Task requirements
Please rewrite only the rows from the one that has "At what distance" through the last row, both included, keeping the requests as they are. Scale each number in the answers (distances and point coordinates) by 1.6, rounding to the same number of decimals it had and rounding halves up.

Dataset records
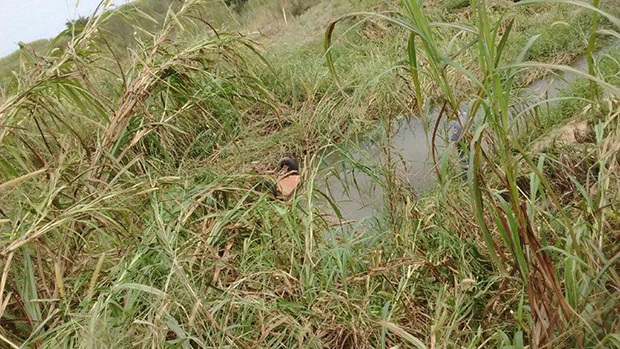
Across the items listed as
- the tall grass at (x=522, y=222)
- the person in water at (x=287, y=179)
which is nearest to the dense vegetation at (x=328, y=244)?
the tall grass at (x=522, y=222)

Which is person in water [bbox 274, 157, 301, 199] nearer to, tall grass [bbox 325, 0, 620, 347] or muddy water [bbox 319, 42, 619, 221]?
muddy water [bbox 319, 42, 619, 221]

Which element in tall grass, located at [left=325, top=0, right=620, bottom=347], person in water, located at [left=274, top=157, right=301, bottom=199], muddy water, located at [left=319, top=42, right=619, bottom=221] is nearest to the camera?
tall grass, located at [left=325, top=0, right=620, bottom=347]

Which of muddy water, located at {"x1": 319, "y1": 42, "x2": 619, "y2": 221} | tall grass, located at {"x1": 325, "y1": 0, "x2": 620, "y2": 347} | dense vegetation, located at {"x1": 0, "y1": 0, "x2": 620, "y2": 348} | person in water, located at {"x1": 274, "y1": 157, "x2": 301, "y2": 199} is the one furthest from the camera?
person in water, located at {"x1": 274, "y1": 157, "x2": 301, "y2": 199}

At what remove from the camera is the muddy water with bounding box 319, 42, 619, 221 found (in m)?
2.42

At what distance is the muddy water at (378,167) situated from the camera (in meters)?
2.42

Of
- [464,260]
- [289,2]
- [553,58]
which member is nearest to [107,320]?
[464,260]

Written solution
At what distance is the muddy water at (378,167) situated from the camera (in meters)?
3.87

Of
- [464,260]
- [289,2]
- [553,58]
which member is nearest to [107,320]?
[742,416]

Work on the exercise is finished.